Le 27 mai, vers neuf heures du matin, le pays se présenta sous un nouvel aspect: les rampes longuement étendues se changeaient en collines qui faisaient présager de prochaines montagnes; on aurait à franchir la chaîne qui sépare le bassin du Niger du bassin du Sénégal et détermine l’écoulement des eaux soit au golfe de Guinée, soit à la baie du cap Vert.
Jusqu’au Sénégal, cette partie de l’Afrique est signalée comme dangereuse. Le docteur Fergusson le savait par les récits de ses devanciers; ils avaient souffert mille privations et couru mille dangers au milieu de ces Nègres barbares; ce climat funeste dévora la plus grande partie des compagnons de Mungo-Park. Fergusson fut donc plus que jamais décidé à ne pas prendre pied sur cette contrée inhospitalière.

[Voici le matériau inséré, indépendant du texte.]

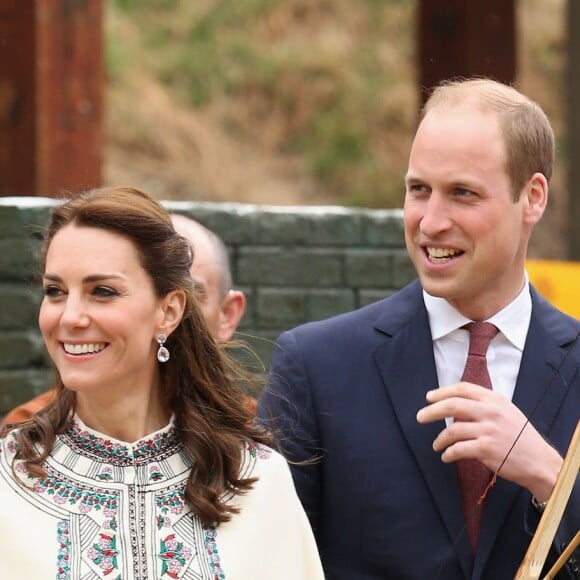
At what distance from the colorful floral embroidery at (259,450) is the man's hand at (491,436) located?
0.38 meters

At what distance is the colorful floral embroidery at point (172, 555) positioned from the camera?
2.91m

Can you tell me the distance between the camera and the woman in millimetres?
2904

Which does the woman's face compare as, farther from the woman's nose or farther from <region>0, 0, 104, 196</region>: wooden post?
<region>0, 0, 104, 196</region>: wooden post

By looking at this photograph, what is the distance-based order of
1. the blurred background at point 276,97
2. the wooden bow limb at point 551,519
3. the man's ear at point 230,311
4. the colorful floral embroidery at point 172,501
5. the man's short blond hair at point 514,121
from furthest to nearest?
the blurred background at point 276,97
the man's ear at point 230,311
the man's short blond hair at point 514,121
the colorful floral embroidery at point 172,501
the wooden bow limb at point 551,519

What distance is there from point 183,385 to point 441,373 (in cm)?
55

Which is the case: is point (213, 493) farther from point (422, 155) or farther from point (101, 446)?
point (422, 155)

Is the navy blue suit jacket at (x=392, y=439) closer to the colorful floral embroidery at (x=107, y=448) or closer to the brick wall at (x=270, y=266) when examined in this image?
the colorful floral embroidery at (x=107, y=448)

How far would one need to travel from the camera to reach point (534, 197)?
329 centimetres

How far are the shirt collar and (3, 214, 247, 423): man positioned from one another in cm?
110

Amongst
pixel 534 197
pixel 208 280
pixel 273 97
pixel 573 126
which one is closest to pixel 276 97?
pixel 273 97

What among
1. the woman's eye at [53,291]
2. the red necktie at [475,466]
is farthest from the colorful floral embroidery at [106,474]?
the red necktie at [475,466]

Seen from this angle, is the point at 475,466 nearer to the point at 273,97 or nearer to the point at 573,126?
the point at 573,126

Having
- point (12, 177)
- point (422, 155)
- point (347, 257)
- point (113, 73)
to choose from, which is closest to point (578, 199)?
point (347, 257)

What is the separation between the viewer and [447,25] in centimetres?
680
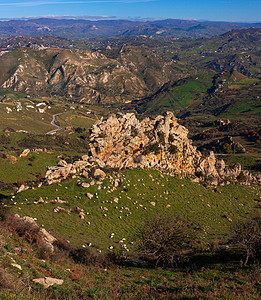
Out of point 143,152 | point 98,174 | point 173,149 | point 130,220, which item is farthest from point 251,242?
point 173,149

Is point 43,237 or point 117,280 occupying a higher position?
point 43,237

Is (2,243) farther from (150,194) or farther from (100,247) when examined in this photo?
(150,194)

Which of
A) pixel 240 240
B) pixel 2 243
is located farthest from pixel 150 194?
pixel 2 243

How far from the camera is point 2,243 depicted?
1675 centimetres

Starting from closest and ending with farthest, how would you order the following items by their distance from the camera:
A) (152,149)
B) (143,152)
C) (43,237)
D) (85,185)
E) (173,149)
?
(43,237), (85,185), (143,152), (152,149), (173,149)

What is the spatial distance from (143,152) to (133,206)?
16263 mm

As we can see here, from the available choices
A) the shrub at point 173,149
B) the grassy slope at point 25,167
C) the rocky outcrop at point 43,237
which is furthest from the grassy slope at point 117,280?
the grassy slope at point 25,167

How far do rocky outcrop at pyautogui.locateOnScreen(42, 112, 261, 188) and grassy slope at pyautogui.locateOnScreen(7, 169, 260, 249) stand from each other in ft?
10.0

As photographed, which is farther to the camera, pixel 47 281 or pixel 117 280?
pixel 117 280

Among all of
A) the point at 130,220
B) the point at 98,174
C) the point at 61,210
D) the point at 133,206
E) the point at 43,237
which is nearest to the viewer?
the point at 43,237

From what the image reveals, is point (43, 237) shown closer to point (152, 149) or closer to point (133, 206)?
point (133, 206)

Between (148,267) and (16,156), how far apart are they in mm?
85707

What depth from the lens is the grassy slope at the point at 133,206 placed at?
95.3ft

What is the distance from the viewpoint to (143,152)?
168ft
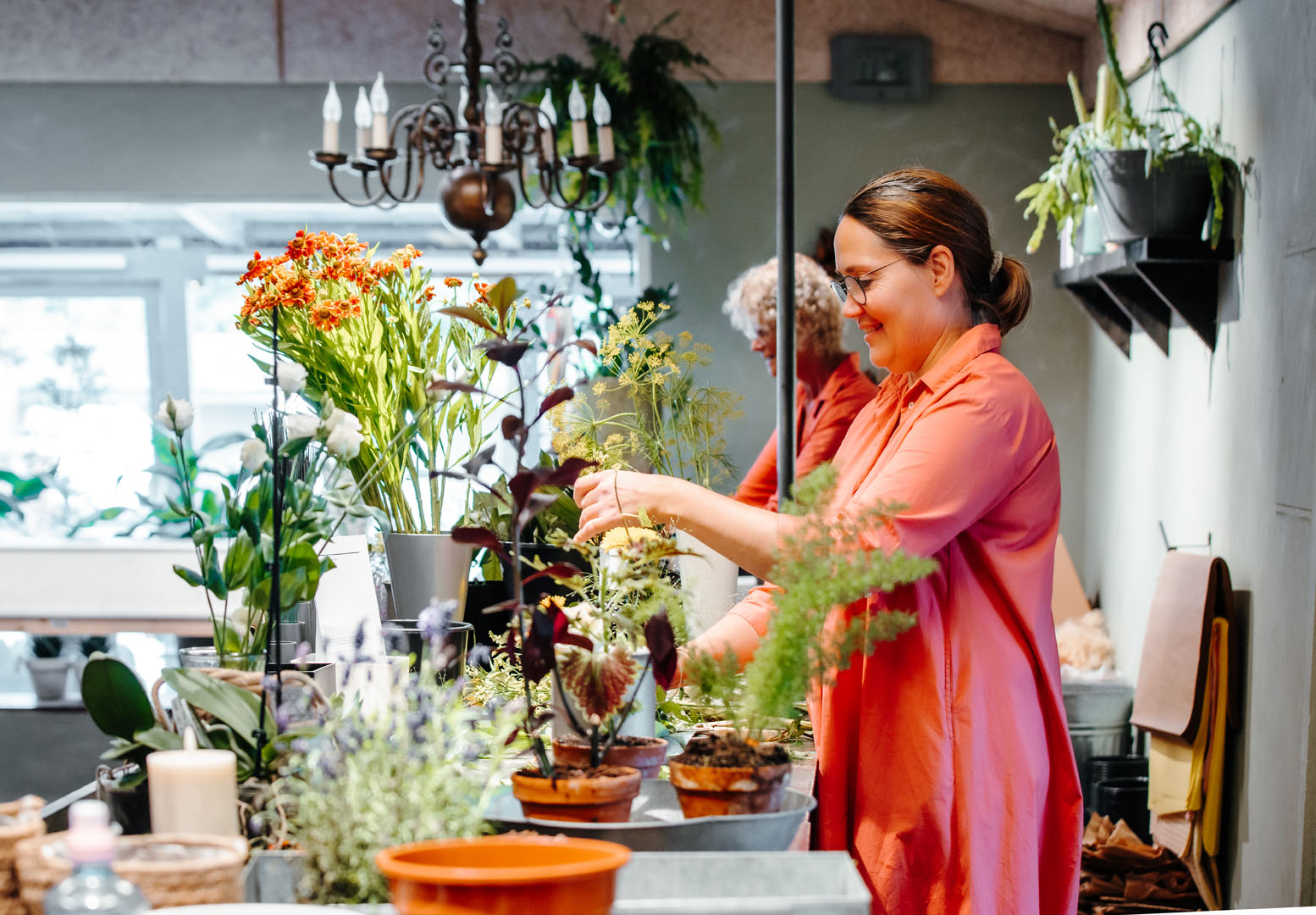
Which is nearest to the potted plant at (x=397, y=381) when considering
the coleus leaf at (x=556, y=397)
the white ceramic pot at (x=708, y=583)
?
the white ceramic pot at (x=708, y=583)

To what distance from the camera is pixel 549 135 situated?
4113 millimetres

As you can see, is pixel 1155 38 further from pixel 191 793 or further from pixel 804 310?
pixel 191 793

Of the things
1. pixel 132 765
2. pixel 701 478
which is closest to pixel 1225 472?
pixel 701 478

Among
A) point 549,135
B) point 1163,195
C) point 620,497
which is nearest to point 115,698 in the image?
point 620,497

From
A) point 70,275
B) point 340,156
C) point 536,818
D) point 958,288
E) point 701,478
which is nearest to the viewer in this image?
point 536,818

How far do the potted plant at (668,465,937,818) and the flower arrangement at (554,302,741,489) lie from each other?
613 millimetres

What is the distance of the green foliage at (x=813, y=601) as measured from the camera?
94 centimetres

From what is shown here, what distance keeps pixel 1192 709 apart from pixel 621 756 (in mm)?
2141

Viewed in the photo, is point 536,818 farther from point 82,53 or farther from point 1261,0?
point 82,53

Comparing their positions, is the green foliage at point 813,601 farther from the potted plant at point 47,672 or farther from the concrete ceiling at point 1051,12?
the concrete ceiling at point 1051,12

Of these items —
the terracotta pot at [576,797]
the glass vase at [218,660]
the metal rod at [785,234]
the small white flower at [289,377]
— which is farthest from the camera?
the metal rod at [785,234]

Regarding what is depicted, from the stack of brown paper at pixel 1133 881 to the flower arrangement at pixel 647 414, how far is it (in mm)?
1712

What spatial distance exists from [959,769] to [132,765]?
2.63 ft

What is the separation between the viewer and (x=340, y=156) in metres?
3.16
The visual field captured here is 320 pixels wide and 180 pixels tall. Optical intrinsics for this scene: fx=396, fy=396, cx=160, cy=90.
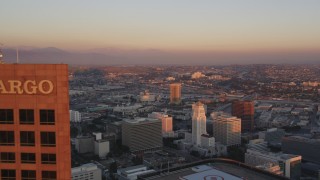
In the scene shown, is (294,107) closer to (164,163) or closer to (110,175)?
(164,163)

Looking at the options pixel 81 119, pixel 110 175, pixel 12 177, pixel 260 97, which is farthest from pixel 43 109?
pixel 260 97

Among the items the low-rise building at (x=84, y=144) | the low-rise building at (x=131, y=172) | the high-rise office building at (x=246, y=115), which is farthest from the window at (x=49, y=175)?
the high-rise office building at (x=246, y=115)

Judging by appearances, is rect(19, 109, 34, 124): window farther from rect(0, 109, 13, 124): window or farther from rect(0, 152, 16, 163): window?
rect(0, 152, 16, 163): window

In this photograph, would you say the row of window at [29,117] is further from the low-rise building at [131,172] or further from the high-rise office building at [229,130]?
the high-rise office building at [229,130]

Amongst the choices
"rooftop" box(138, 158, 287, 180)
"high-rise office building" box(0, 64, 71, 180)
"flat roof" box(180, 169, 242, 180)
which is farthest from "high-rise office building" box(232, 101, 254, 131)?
"high-rise office building" box(0, 64, 71, 180)

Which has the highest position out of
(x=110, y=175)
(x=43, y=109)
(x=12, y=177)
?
(x=43, y=109)

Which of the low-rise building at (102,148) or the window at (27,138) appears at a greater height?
the window at (27,138)
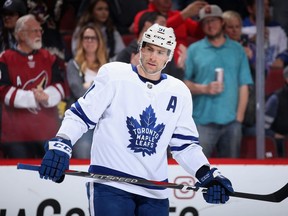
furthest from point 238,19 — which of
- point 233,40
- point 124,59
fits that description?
point 124,59

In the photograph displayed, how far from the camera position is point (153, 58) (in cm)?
359

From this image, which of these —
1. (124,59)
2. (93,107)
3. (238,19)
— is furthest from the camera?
(238,19)

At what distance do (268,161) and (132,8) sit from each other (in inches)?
62.8

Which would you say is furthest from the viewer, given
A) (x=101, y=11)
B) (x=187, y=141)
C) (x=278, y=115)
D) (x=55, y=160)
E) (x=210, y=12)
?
(x=101, y=11)

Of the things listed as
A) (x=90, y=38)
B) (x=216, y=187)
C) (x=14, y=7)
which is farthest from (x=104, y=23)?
(x=216, y=187)

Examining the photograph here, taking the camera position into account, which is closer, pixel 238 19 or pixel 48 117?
pixel 48 117

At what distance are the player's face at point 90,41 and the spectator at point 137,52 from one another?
0.18 m

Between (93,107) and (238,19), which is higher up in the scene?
(238,19)

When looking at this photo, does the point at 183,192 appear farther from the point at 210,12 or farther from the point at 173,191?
the point at 210,12

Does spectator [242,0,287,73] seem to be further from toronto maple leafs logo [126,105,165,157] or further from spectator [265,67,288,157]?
toronto maple leafs logo [126,105,165,157]

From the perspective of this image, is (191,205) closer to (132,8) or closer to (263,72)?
(263,72)

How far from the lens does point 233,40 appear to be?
5.56 metres

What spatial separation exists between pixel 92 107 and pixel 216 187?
0.68 meters

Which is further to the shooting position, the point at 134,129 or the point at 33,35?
the point at 33,35
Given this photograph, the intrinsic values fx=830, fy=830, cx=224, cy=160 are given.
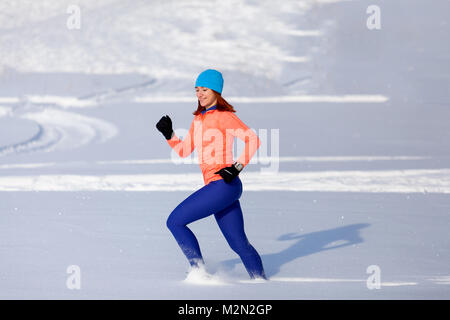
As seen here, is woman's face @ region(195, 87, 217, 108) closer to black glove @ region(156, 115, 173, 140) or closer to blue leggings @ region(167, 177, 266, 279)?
black glove @ region(156, 115, 173, 140)

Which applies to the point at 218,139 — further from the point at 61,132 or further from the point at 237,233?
the point at 61,132

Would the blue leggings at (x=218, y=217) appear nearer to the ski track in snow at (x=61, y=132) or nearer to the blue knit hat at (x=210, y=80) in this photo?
the blue knit hat at (x=210, y=80)

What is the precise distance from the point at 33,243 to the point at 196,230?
144 cm

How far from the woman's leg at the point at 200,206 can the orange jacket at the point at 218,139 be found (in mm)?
86

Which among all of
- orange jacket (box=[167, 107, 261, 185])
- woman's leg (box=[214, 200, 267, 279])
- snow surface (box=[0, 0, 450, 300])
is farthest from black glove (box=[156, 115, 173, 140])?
snow surface (box=[0, 0, 450, 300])

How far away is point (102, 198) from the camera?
344 inches

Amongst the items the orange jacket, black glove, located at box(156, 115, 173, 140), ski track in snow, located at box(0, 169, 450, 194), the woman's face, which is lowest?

Mais il n’eut pas un moment de repos; le Victoria baissait d’une manière sensible; il fallut jeter encore une foule d’objets plus ou moins inutiles, surtout au moment de franchir une crête. Et ce fut ainsi pendant plus de cent vingt milles; on se fatigua à monter et à descendre; le ballon, ce nouveau rocher de Sisyphe, retombait incessamment; les formes de l’aérostat peu gonflé s’efflanquaient déjà; il s’allongeait, et le vent creusait de vastes poches dans son enveloppe détendue.
Kennedy ne put s’empêcher d’en faire la remarque.
«Est-ce que le ballon aurait une fissure? dit-il.
– Non, répondit le docteur; mais la gutta-percha s’est évidemment ramollie ou fondue sous la chaleur, et l’hydrogène fuit à travers le taffetas.
– Comment empêcher cette fuite?
– C’est impossible. Allégeons-nous; c’est le seul moyen; jetons tout ce qu’on peut jeter.